──────── INFORMATION GIVEN

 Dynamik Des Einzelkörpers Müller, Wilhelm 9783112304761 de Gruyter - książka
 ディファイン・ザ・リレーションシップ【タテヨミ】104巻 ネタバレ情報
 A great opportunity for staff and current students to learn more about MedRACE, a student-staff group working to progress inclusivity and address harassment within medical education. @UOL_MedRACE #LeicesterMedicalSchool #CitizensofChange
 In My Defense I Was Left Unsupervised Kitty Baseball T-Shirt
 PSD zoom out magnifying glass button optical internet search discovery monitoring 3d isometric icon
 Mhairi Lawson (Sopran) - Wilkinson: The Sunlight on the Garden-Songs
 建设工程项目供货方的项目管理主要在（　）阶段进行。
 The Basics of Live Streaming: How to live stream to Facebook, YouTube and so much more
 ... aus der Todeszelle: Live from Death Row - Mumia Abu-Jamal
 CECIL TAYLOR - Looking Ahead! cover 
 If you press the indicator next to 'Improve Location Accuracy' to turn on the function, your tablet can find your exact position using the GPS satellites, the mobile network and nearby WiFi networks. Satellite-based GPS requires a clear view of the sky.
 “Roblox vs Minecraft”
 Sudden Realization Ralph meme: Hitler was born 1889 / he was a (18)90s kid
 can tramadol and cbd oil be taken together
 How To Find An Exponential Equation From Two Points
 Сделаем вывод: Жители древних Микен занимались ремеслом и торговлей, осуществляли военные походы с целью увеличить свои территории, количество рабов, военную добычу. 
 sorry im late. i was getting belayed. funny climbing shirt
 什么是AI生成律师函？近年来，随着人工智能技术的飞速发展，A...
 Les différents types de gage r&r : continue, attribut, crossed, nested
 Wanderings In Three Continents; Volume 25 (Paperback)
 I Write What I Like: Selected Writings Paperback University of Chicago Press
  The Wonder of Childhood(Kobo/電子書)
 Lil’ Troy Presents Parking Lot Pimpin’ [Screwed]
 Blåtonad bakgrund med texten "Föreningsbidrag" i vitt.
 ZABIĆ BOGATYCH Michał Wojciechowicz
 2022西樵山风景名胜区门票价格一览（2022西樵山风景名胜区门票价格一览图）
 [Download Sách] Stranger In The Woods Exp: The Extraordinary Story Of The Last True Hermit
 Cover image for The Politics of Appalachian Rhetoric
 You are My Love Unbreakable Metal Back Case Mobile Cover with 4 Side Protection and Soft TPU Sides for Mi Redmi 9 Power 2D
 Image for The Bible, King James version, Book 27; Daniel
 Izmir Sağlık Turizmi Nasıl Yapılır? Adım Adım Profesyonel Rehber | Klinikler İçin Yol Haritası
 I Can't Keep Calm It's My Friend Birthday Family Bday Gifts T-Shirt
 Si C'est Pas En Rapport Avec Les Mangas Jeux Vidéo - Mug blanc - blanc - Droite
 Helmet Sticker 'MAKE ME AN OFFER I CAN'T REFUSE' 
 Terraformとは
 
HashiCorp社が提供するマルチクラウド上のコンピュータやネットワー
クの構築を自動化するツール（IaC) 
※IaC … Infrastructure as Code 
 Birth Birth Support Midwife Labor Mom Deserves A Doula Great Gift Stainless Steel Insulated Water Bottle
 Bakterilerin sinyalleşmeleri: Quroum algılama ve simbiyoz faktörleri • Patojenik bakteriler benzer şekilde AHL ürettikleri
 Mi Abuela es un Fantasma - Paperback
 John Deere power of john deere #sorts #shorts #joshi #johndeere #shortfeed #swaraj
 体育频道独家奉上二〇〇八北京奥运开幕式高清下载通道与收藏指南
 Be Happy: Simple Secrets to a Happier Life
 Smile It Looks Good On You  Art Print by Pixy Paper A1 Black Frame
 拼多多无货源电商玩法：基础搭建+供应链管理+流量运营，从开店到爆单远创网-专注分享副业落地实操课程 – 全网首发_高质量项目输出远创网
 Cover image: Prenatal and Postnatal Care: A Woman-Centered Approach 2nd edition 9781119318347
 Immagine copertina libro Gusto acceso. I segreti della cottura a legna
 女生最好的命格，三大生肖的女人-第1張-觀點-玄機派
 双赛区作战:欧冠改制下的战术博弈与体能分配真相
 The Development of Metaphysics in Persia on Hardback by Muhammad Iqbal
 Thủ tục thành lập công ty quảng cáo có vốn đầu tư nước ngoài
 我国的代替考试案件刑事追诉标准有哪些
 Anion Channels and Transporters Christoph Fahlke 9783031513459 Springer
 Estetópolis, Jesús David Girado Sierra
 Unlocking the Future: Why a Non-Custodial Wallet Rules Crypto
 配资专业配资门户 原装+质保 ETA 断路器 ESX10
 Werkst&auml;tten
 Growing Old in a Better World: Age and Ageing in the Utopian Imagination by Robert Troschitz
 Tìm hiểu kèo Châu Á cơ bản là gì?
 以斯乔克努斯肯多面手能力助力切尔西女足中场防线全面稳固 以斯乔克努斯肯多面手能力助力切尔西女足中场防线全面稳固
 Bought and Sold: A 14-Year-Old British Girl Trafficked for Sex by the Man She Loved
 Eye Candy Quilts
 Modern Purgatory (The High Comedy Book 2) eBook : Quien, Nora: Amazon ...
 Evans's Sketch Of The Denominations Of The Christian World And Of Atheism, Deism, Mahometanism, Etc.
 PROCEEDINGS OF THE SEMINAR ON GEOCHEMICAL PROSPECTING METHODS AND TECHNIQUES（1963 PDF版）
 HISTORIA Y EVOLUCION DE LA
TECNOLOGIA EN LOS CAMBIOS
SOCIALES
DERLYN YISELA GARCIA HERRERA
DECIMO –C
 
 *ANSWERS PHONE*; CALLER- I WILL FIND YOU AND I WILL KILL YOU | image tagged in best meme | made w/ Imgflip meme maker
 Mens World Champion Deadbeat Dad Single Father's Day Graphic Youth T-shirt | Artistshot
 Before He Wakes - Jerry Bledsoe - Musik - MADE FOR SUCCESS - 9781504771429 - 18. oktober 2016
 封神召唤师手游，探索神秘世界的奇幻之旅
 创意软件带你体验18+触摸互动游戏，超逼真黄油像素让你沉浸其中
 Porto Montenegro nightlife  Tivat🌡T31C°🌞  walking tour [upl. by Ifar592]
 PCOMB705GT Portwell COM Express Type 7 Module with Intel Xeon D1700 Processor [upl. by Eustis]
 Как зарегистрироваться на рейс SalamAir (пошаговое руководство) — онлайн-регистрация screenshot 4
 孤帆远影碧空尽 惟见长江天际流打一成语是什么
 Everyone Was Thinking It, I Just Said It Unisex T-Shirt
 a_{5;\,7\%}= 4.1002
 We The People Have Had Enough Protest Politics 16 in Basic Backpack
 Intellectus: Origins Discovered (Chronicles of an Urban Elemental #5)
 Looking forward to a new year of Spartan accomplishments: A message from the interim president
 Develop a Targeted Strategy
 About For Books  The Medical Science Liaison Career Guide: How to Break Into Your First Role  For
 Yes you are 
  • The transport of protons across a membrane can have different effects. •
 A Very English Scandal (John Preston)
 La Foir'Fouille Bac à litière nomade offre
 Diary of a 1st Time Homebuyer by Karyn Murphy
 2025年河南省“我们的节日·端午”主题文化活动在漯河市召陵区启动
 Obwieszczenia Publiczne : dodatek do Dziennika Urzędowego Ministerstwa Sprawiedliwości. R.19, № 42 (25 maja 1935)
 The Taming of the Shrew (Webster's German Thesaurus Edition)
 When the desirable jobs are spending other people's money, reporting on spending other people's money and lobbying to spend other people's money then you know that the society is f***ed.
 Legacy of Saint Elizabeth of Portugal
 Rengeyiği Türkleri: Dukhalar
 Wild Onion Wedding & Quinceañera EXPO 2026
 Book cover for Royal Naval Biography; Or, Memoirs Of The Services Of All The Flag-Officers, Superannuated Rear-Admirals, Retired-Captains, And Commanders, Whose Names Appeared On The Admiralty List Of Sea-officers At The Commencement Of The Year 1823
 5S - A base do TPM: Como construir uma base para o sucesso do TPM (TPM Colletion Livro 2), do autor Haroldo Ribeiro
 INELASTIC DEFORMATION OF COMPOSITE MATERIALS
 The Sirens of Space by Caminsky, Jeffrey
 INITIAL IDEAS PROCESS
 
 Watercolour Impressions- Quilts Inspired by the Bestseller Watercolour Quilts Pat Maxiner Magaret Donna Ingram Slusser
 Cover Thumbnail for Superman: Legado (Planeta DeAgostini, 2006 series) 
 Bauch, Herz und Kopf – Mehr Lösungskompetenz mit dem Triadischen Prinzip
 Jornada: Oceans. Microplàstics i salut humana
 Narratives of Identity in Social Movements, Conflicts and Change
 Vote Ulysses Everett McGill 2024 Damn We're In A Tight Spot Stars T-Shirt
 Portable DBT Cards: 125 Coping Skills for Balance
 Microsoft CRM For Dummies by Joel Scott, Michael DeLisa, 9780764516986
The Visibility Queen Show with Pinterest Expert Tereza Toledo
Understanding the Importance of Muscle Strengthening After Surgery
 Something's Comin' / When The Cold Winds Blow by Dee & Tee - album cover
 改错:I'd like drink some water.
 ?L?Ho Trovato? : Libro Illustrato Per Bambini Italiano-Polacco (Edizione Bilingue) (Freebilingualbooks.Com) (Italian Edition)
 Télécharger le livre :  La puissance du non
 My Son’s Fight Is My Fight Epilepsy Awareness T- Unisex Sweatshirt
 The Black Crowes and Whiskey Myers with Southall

────────────────

(WHAT THE EXERCISE ASKS) Starting at the line above that contains "Infrastructure as Code", write out each line exactly until the line that contains "Modern Purgatory (The" has been written, and stop there.

(COMPLETED EXERCISE)
※IaC … Infrastructure as Code 
 Birth Birth Support Midwife Labor Mom Deserves A Doula Great Gift Stainless Steel Insulated Water Bottle
 Bakterilerin sinyalleşmeleri: Quroum algılama ve simbiyoz faktörleri • Patojenik bakteriler benzer şekilde AHL ürettikleri
 Mi Abuela es un Fantasma - Paperback
 John Deere power of john deere #sorts #shorts #joshi #johndeere #shortfeed #swaraj
 体育频道独家奉上二〇〇八北京奥运开幕式高清下载通道与收藏指南
 Be Happy: Simple Secrets to a Happier Life
 Smile It Looks Good On You  Art Print by Pixy Paper A1 Black Frame
 拼多多无货源电商玩法：基础搭建+供应链管理+流量运营，从开店到爆单远创网-专注分享副业落地实操课程 – 全网首发_高质量项目输出远创网
 Cover image: Prenatal and Postnatal Care: A Woman-Centered Approach 2nd edition 9781119318347
 Immagine copertina libro Gusto acceso. I segreti della cottura a legna
 女生最好的命格，三大生肖的女人-第1張-觀點-玄機派
 双赛区作战:欧冠改制下的战术博弈与体能分配真相
 The Development of Metaphysics in Persia on Hardback by Muhammad Iqbal
 Thủ tục thành lập công ty quảng cáo có vốn đầu tư nước ngoài
 我国的代替考试案件刑事追诉标准有哪些
 Anion Channels and Transporters Christoph Fahlke 9783031513459 Springer
 Estetópolis, Jesús David Girado Sierra
 Unlocking the Future: Why a Non-Custodial Wallet Rules Crypto
 配资专业配资门户 原装+质保 ETA 断路器 ESX10
 Werkst&auml;tten
 Growing Old in a Better World: Age and Ageing in the Utopian Imagination by Robert Troschitz
 Tìm hiểu kèo Châu Á cơ bản là gì?
 以斯乔克努斯肯多面手能力助力切尔西女足中场防线全面稳固 以斯乔克努斯肯多面手能力助力切尔西女足中场防线全面稳固
 Bought and Sold: A 14-Year-Old British Girl Trafficked for Sex by the Man She Loved
 Eye Candy Quilts
 Modern Purgatory (The High Comedy Book 2) eBook : Quien, Nora: Amazon ...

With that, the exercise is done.